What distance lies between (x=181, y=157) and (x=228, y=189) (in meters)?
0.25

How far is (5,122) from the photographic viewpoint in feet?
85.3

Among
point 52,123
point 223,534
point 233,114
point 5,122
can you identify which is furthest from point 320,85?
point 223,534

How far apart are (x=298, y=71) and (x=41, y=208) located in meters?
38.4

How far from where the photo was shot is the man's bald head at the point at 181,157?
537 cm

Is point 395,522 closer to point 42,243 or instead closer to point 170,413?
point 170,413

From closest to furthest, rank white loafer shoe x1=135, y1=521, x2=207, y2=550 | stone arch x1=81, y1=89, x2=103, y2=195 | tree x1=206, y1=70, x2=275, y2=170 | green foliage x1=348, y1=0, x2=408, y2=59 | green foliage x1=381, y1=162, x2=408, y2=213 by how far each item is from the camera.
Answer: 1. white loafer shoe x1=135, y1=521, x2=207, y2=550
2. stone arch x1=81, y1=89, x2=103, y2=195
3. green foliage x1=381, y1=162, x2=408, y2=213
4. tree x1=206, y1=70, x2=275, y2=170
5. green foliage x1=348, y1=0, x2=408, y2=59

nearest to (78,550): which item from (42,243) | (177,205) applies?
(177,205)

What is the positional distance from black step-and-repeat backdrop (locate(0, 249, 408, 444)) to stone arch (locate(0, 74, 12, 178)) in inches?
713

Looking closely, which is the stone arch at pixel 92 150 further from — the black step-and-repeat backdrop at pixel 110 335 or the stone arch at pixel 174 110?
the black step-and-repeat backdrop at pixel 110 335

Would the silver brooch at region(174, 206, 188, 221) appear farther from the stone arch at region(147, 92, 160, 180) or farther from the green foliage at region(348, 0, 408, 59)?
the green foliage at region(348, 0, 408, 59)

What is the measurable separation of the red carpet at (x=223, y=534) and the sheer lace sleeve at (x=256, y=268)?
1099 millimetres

________

- AIM OF THE TASK: Please rewrite the items above with "meters" substituted by "metres" everywhere it appears, leaving everything else unchanged.

- SOLUTION TO THE PROBLEM:
What distance lies between (x=181, y=157) and (x=228, y=189) (in metres)?
0.25

How far is (5,122) from the photographic viewpoint in feet?
85.3

Among
point 52,123
point 223,534
point 233,114
point 5,122
can you identify which is furthest from point 320,85?
point 223,534

How far apart are (x=298, y=71) and (x=41, y=208) located in metres?
38.4

How far from where the photo was shot is the man's bald head at the point at 181,157?
537 cm

Is point 395,522 closer to point 42,243 or instead closer to point 170,413?
point 170,413

From closest to furthest, rank white loafer shoe x1=135, y1=521, x2=207, y2=550 | stone arch x1=81, y1=89, x2=103, y2=195 | tree x1=206, y1=70, x2=275, y2=170 | green foliage x1=348, y1=0, x2=408, y2=59 | green foliage x1=381, y1=162, x2=408, y2=213 by how far each item is from the camera.
Answer: 1. white loafer shoe x1=135, y1=521, x2=207, y2=550
2. stone arch x1=81, y1=89, x2=103, y2=195
3. green foliage x1=381, y1=162, x2=408, y2=213
4. tree x1=206, y1=70, x2=275, y2=170
5. green foliage x1=348, y1=0, x2=408, y2=59

nearest to (78,550): which item from (42,243) | (177,205) applies?
(177,205)

What is the positional distance from black step-and-repeat backdrop (locate(0, 249, 408, 444)) to stone arch (locate(0, 74, 12, 178)) in inches?
713

Looking closely, which is the stone arch at pixel 92 150 further from — the black step-and-repeat backdrop at pixel 110 335 or the stone arch at pixel 174 110?
the black step-and-repeat backdrop at pixel 110 335

Would the silver brooch at region(174, 206, 188, 221) appear farther from the stone arch at region(147, 92, 160, 180) or farther from the green foliage at region(348, 0, 408, 59)?
the green foliage at region(348, 0, 408, 59)

What is the measurable separation of the red carpet at (x=223, y=534) and the sheer lace sleeve at (x=256, y=268)?
1099 millimetres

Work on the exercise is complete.